Mention should be made of two additional sections of the Act. Section 1737.1 of the Welfare and Institutions Code in part provides that the Authority may return to the committing court an ‘improper person’ or a person who is ‘so incorrigible or so incapable of reformation * * * as to render his retention detrimental to the interests of the Authority and the other persons committed thereto, * * *’ Under such circumstances the court may then sentence the individual and impose ‘* * * Punishment of the offense of which he was convicted.’ (Emphasis added.) If the appellant at any time in the future is returned to the committing court for reasons specified in the said section and the court imposes punishment on both the theft and the burglary convictions, he may then raise the multiple punishment issue if such is applicable under the facts of the cause before this court.

Finally, section 1772 of the ‘welfare and Institutions Code succinctly incorporates the purpose of the Act.

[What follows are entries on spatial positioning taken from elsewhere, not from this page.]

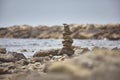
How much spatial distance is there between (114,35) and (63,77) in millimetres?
131378

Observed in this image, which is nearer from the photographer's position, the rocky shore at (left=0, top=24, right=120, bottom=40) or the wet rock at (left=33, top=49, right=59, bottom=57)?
the wet rock at (left=33, top=49, right=59, bottom=57)

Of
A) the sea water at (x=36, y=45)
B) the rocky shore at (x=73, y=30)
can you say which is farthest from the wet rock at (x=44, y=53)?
the rocky shore at (x=73, y=30)

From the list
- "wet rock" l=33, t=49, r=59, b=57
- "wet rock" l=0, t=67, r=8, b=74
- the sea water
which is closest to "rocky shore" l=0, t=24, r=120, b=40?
the sea water

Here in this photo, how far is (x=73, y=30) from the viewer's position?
165 meters

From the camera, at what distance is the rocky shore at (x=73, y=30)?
144375mm

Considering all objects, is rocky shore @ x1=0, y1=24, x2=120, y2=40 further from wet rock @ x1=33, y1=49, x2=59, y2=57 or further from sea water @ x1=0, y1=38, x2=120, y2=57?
wet rock @ x1=33, y1=49, x2=59, y2=57

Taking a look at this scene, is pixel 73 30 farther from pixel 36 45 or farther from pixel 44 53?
pixel 44 53

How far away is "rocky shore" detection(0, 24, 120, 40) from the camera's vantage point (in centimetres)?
14438

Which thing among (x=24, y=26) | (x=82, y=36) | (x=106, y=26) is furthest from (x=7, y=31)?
(x=106, y=26)

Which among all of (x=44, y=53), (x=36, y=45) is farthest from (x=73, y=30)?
(x=44, y=53)

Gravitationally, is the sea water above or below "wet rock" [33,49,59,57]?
below

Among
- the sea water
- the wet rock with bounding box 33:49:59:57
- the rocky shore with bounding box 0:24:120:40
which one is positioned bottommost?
the rocky shore with bounding box 0:24:120:40

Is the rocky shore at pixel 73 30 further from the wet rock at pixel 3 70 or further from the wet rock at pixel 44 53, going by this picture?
the wet rock at pixel 3 70

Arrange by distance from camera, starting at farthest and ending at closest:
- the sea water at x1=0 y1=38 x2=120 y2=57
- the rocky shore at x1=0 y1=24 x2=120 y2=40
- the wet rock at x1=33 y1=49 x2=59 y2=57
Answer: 1. the rocky shore at x1=0 y1=24 x2=120 y2=40
2. the sea water at x1=0 y1=38 x2=120 y2=57
3. the wet rock at x1=33 y1=49 x2=59 y2=57
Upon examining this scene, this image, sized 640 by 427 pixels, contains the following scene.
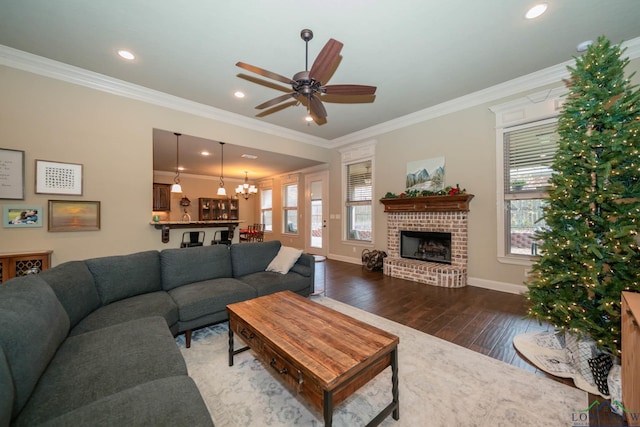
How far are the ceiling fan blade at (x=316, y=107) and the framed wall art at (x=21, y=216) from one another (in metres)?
3.72

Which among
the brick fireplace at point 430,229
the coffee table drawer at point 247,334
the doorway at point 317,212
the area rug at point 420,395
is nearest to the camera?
the area rug at point 420,395

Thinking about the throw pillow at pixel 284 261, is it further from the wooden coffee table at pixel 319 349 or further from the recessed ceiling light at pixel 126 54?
the recessed ceiling light at pixel 126 54

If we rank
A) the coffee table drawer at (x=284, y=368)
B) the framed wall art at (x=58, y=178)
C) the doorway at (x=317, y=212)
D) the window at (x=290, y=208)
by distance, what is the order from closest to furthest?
the coffee table drawer at (x=284, y=368) → the framed wall art at (x=58, y=178) → the doorway at (x=317, y=212) → the window at (x=290, y=208)

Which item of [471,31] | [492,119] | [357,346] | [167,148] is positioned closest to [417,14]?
[471,31]

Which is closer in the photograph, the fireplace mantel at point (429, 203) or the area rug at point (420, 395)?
the area rug at point (420, 395)

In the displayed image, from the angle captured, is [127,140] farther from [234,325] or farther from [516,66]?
[516,66]

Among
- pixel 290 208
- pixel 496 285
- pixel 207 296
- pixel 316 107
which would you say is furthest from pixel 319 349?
pixel 290 208

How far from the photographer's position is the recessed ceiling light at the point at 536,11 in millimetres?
2312

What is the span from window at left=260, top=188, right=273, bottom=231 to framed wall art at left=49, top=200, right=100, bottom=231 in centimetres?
620

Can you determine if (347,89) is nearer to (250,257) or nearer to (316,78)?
Result: (316,78)

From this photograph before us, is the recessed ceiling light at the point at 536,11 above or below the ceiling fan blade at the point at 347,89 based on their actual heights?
above

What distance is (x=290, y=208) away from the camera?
8484 mm

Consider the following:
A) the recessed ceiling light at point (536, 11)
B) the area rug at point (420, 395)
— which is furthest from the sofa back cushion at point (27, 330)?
the recessed ceiling light at point (536, 11)

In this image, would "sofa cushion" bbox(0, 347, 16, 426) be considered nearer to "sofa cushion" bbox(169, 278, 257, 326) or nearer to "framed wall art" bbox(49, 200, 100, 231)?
Result: "sofa cushion" bbox(169, 278, 257, 326)
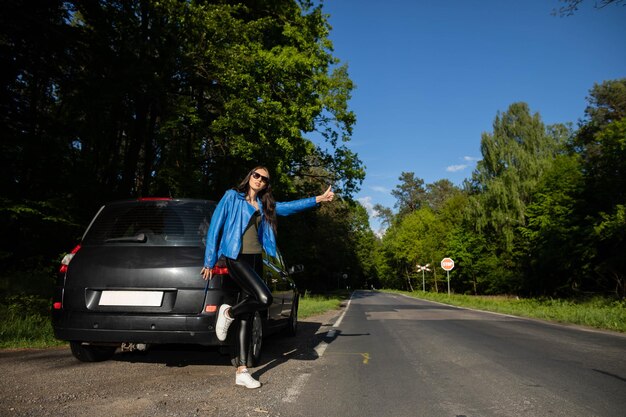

It provides in part that ‘Every person honorably discharged from control by the Authority who has not, * * * been placed by the Authority in a state prison shall thereafter be released from all penalties and disabilities resulting from the offense or crime for which he was committed, * * * and the court may upon * * * petition set aside the verdict of guilty and dismiss the accusation or information * * *’ We, therefore, hold that a commitment to the Youth Authority on each of two felonies does not constitute double punishment as proscribed in Penal Code, section 654.

The purported appeal from the order denying the motion for a new trial is dismissed.

The judgment is affirmed.


1.  The order denying the motion for a new trial is not separately appealable and the purported appeal from that order must be dismissed. (Penal Code, s 1237.)

2.  Penal Code, section 15 provides as follows: ‘A crime or public offense is an act committed or omitted in violation of a law forbidding or commanding it, and to which is annexed, upon conviction, either of the following punishments: 1. Death; 2. Imprisonment; 3. Fine; 4. Removal from office; or, 5. Disqualification to hold and enjoy any office of honor, trust, or profit in this State.’

WEIGHT, Associate Justice.

ROTH, P.J., and HERNDON, J., concur.